Sunday, March 30, 2008

Bridgeport Music case confirms attorneys fee award to defendant where no 'Fogerty Factors' shown

In Bridgeport Music v. WB Music, the Sixth Circuit has pointed out that the "Fogerty factors" were never intended by the Supreme Court to be exclusive, and that the key to "Fogerty" was evenhandedness.

The Court held that even where none of those factors are present, the Court should routinely award attorneys fees to a prevailing defendant.

In Bridgeport the Court sustained an award of attorneys fees to the defendant even though specifically finding that the plaintiff's claim was "objectively reasonable".

Copy of decision




Keywords: digital copyright law online internet law legal download upload peer to peer p2p file sharing filesharing music movies indie independent label freeculture creative commons pop/rock artists riaa independent mp3 cd favorite songs intellectual property

7 comments:

derivative said...

PROVIDED MATERIAL =
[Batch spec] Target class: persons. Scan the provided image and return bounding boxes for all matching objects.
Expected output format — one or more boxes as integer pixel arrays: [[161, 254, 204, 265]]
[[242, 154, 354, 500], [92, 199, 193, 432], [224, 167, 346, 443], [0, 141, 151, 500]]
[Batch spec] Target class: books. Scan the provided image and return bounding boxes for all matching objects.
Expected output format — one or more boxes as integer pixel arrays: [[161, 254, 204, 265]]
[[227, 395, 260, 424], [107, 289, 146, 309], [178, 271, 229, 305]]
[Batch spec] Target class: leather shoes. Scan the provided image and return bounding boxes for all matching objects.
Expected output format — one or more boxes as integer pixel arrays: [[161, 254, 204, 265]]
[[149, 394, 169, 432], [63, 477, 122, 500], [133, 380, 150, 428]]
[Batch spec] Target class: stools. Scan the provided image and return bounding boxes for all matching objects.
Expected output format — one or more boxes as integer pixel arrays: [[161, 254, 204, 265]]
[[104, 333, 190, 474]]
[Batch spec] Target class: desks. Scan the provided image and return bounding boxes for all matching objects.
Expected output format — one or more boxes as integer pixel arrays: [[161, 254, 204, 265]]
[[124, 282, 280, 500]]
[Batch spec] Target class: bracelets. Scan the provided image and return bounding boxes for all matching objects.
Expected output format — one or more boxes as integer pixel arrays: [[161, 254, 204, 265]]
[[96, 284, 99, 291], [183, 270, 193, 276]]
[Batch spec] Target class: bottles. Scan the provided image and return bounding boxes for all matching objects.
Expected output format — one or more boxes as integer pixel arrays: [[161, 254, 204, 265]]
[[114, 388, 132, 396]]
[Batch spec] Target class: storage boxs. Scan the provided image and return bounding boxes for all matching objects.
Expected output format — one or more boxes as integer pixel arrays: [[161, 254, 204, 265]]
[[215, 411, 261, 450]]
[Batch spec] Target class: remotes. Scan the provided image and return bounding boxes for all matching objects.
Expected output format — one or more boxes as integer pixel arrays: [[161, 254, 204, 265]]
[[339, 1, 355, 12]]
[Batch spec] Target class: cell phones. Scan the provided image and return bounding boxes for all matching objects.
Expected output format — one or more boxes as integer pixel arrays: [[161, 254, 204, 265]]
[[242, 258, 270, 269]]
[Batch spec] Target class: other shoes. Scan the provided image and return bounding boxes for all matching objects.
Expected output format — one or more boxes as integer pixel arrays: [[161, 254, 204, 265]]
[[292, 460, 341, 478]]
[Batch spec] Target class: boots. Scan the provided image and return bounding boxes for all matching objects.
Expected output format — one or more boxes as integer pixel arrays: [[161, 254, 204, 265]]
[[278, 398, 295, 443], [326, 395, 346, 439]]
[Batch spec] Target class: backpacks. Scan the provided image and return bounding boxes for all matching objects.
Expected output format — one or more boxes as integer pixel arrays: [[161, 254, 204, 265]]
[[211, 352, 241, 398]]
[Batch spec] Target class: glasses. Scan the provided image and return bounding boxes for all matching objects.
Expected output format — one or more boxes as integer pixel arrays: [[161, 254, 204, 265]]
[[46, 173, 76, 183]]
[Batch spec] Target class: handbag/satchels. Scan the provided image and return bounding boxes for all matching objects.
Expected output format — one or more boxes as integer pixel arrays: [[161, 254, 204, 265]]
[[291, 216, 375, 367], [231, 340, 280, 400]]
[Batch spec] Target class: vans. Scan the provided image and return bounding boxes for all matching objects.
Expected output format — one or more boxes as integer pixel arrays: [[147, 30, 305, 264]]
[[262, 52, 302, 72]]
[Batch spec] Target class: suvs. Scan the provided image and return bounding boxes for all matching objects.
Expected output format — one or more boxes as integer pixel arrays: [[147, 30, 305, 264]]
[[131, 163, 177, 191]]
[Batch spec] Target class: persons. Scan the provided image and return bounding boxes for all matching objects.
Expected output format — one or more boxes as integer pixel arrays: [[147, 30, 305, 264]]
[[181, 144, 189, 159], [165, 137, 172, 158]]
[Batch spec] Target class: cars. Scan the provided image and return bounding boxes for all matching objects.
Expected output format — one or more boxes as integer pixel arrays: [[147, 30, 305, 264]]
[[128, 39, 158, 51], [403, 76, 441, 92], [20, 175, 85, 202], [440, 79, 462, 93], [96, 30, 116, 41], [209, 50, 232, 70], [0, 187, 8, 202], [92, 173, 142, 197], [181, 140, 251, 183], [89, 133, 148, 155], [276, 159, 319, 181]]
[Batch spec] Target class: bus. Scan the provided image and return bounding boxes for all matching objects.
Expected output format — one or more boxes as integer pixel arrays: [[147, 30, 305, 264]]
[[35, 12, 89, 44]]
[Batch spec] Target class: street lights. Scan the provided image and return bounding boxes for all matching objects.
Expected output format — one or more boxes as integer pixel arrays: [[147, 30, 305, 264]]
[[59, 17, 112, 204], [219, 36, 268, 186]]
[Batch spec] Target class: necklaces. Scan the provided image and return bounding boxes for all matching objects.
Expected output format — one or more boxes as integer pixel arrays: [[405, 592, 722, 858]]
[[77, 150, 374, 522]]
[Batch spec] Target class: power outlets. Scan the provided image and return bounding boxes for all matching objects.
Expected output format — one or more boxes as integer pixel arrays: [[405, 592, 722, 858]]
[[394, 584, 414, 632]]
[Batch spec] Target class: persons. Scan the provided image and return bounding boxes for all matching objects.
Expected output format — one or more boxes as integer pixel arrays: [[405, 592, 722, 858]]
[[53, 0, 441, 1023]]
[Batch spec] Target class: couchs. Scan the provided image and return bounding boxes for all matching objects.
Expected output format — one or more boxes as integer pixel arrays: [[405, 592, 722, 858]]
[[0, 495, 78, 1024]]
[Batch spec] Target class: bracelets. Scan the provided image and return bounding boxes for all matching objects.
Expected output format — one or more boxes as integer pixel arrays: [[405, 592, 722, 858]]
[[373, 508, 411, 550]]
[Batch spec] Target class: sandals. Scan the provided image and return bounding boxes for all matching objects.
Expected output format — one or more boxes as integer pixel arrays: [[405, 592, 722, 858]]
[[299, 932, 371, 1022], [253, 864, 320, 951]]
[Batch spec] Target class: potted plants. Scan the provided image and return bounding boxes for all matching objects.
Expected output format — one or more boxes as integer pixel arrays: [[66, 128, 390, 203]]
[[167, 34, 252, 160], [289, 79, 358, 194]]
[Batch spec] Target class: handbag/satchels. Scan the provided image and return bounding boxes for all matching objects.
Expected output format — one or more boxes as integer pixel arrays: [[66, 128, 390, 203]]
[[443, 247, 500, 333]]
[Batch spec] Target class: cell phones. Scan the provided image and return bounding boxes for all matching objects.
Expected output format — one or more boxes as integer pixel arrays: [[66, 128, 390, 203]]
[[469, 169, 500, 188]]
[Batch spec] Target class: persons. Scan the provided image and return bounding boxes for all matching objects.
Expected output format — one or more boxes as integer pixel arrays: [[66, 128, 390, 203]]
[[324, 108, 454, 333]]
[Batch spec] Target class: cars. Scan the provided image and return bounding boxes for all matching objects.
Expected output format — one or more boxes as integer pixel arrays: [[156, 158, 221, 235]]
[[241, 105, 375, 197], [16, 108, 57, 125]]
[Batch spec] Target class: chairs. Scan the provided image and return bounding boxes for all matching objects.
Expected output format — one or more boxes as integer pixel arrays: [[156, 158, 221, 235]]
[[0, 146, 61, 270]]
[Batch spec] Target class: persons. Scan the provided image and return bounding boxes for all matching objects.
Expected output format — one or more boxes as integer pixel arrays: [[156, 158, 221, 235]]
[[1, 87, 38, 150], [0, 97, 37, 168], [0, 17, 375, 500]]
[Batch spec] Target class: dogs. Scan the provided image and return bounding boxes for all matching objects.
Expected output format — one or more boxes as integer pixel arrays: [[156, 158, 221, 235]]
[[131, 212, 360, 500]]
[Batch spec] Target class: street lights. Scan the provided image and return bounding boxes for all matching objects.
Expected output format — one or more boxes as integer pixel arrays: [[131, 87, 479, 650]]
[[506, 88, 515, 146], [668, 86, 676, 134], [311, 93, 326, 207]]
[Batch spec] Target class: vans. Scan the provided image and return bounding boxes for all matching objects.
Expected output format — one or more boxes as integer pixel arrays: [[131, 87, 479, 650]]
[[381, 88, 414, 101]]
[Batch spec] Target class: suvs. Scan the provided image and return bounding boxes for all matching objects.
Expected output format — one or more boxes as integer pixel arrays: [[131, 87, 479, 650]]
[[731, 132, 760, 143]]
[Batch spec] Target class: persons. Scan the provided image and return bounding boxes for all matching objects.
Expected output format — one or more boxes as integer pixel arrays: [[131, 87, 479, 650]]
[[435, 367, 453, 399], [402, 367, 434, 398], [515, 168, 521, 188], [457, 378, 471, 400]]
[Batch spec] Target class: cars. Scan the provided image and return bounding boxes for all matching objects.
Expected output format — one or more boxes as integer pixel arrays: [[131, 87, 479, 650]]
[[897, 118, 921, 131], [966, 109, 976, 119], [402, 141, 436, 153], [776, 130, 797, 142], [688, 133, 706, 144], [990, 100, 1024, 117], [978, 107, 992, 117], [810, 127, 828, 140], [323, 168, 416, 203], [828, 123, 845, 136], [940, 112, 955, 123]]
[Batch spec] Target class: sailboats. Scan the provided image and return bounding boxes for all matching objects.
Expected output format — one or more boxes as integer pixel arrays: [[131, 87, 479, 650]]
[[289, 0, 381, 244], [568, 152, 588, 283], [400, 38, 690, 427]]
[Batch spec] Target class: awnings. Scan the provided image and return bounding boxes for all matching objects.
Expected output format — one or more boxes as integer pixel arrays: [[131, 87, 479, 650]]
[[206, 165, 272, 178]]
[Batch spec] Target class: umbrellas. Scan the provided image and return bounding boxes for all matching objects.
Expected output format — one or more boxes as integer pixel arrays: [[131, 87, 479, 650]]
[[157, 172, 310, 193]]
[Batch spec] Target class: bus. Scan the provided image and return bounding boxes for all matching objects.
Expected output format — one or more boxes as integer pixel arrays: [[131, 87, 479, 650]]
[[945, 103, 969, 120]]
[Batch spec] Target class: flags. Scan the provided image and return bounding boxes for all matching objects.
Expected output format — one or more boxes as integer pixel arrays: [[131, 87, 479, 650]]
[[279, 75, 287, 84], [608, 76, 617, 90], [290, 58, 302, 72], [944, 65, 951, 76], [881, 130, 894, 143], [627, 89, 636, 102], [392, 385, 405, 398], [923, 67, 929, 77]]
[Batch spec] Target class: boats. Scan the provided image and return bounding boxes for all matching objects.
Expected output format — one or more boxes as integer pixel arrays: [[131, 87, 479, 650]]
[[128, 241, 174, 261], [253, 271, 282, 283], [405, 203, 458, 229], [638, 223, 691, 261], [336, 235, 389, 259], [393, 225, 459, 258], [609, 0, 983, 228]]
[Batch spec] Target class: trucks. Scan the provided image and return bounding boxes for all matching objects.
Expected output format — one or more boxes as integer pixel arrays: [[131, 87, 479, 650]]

TO DO =
a - Answer these questions using the Bridgeport Music post.
(i) Which court decided Bridgeport Music v. WB Music?
(ii) What did that court call the key to "Fogerty"?
(iii) How did the court describe the plaintiff's claim?
b - Rewrite the Bridgeport Music post between "The Court held" and "derivative said...", inclusive, swapping "prevailing" for "successful".
The items come from a different source than the Bridgeport Music post.

ANSWERS TO THE TASKS =
a -
(i) The Sixth Circuit.
(ii) Evenhandedness.
(iii) As "objectively reasonable".

b -
The Court held that even where none of those factors are present, the Court should routinely award attorneys fees to a successful defendant.

In Bridgeport the Court sustained an award of attorneys fees to the defendant even though specifically finding that the plaintiff's claim was "objectively reasonable".

Copy of decision




Keywords: digital copyright law online internet law legal download upload peer to peer p2p file sharing filesharing music movies indie independent label freeculture creative commons pop/rock artists riaa independent mp3 cd favorite songs intellectual property

7 comments:

derivative said...